Exercise brief
Reproduce all of the records with "metal fork" substituted by "steel fork" wherever it occurs, changing nothing else, and leave out the pictures.

--- Information shown ---

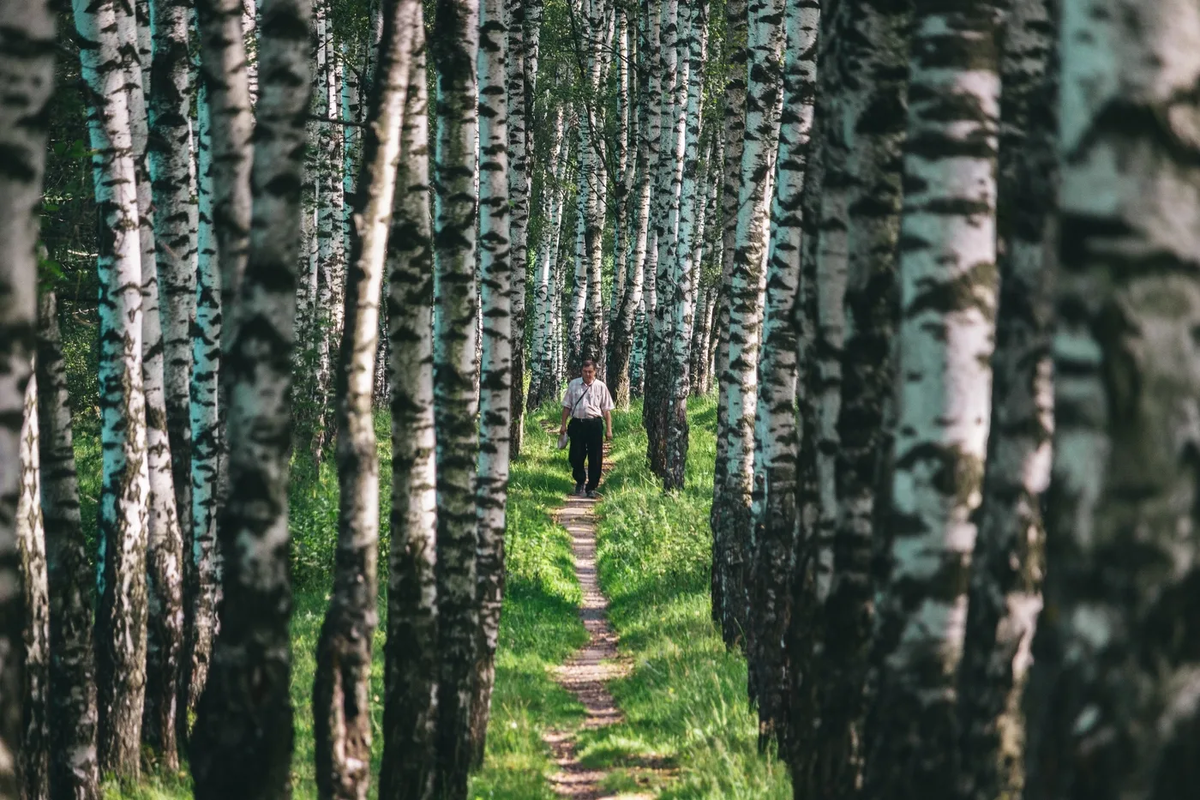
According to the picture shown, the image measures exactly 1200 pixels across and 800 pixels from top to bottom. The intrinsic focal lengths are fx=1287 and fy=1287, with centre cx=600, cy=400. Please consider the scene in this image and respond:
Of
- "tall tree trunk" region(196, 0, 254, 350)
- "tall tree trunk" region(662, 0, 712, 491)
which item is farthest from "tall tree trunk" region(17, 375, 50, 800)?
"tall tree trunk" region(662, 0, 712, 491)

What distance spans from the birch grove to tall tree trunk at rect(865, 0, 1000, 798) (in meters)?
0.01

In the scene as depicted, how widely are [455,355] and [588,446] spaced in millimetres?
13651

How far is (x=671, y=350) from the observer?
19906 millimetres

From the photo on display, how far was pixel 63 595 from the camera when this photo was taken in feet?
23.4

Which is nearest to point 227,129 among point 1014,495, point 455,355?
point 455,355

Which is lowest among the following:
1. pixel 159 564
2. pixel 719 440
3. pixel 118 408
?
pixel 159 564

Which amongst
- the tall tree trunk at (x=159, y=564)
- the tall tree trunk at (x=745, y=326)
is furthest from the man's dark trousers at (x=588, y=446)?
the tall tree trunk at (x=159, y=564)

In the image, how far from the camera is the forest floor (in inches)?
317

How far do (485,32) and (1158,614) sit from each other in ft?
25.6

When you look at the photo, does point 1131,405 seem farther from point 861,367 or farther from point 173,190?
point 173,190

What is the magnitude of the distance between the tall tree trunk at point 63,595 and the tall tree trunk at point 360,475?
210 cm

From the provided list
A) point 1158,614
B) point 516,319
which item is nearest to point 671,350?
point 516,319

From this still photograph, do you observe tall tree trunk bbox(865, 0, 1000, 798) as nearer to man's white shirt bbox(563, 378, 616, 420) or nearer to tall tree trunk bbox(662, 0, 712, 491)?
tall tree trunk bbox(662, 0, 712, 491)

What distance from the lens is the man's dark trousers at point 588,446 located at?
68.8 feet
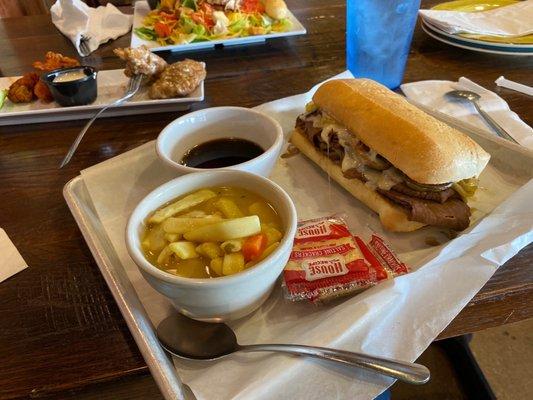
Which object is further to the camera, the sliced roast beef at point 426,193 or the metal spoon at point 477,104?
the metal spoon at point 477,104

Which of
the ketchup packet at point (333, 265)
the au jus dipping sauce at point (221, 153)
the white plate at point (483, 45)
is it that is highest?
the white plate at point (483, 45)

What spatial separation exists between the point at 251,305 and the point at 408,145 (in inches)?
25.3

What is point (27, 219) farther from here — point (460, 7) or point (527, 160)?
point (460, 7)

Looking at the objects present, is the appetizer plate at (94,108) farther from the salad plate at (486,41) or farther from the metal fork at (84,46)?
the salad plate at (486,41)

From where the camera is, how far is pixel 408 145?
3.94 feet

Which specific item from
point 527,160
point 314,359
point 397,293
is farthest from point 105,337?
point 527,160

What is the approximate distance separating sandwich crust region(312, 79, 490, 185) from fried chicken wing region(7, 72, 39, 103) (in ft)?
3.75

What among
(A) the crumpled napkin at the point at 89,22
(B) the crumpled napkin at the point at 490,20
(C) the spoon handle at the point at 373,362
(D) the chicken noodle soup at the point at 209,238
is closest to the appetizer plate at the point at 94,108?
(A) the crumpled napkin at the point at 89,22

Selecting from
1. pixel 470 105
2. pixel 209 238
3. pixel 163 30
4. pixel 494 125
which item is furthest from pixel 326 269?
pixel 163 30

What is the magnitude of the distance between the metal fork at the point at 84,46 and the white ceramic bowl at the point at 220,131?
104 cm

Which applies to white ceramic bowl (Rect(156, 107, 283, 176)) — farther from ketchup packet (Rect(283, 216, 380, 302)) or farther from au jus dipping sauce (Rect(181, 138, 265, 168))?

---

Answer for this exercise
According to the picture shown, the image measures exactly 1200 pixels across and 800 pixels from top to bottom. The intrinsic focal lengths are fx=1287 and fy=1287, with centre cx=600, cy=400. Please consider the scene in this image and respond:
Of
- "tall tree trunk" region(196, 0, 254, 350)
- "tall tree trunk" region(662, 0, 712, 491)
which item is farthest from "tall tree trunk" region(17, 375, 50, 800)?
"tall tree trunk" region(662, 0, 712, 491)

What distance spans from the birch grove to tall tree trunk at rect(865, 0, 1000, 798) (in meters)?
0.01

In the scene as depicted, how widely are [455,355] and [588,446] spaced in millimetres?
13651

How far is (x=671, y=350) from the observer?
19906 millimetres

From the photo on display, how far was pixel 63 595 from the camera when this photo was taken in feet?
23.4

Which is nearest to point 227,129 among point 1014,495, point 455,355?
point 455,355

Which is lowest among the following:
1. pixel 159 564
2. pixel 719 440
3. pixel 118 408
?
pixel 159 564

Which amongst
- the tall tree trunk at (x=159, y=564)
- the tall tree trunk at (x=745, y=326)
is furthest from the man's dark trousers at (x=588, y=446)?
the tall tree trunk at (x=159, y=564)

In the image, how far from the camera is the forest floor (in inches)?
317

How far do (485,32) and (1158,614) sit from each other in ft?
25.6

When you look at the photo, does point 1131,405 seem farther from point 861,367 or farther from point 173,190?
point 173,190

What is the magnitude of the distance between the tall tree trunk at point 63,595 and the tall tree trunk at point 360,475?
210 cm

From the provided list
A) point 1158,614
B) point 516,319
which item is nearest to point 671,350?
point 516,319

From this still photograph, do you observe tall tree trunk bbox(865, 0, 1000, 798) as nearer to man's white shirt bbox(563, 378, 616, 420) or nearer to tall tree trunk bbox(662, 0, 712, 491)?
tall tree trunk bbox(662, 0, 712, 491)

What distance from the lens is the man's dark trousers at point 588,446 located at?
68.8 feet
Which object is further to the camera, the sliced roast beef at point 426,193 or the metal spoon at point 477,104?
the metal spoon at point 477,104

Which of
the ketchup packet at point (333, 265)
the au jus dipping sauce at point (221, 153)
the white plate at point (483, 45)
is it that is highest?
the white plate at point (483, 45)

What spatial separation exists between the point at 251,305 and the point at 408,145 (in inches)?
25.3

What is point (27, 219) farther from here — point (460, 7) or point (527, 160)?
point (460, 7)

Looking at the objects present, is the appetizer plate at (94,108) farther from the salad plate at (486,41) or farther from the steel fork at (84,46)?
the salad plate at (486,41)

From where the camera is, how far is pixel 408 145?
3.94 feet

Which specific item from
point 527,160
point 314,359
point 397,293
is farthest from point 105,337?
point 527,160

What is the approximate distance separating sandwich crust region(312, 79, 490, 185) from fried chicken wing region(7, 72, 39, 103) (in ft)?
3.75

What among
(A) the crumpled napkin at the point at 89,22
(B) the crumpled napkin at the point at 490,20
(C) the spoon handle at the point at 373,362
(D) the chicken noodle soup at the point at 209,238
is closest to the appetizer plate at the point at 94,108?
(A) the crumpled napkin at the point at 89,22

Selecting from
1. pixel 470 105
2. pixel 209 238
3. pixel 163 30
4. pixel 494 125
which item is furthest from pixel 326 269?
pixel 163 30

What is the magnitude of the distance between the steel fork at the point at 84,46 and the white ceramic bowl at the point at 220,131?
104 cm

Which applies to white ceramic bowl (Rect(156, 107, 283, 176)) — farther from ketchup packet (Rect(283, 216, 380, 302)) or farther from au jus dipping sauce (Rect(181, 138, 265, 168))?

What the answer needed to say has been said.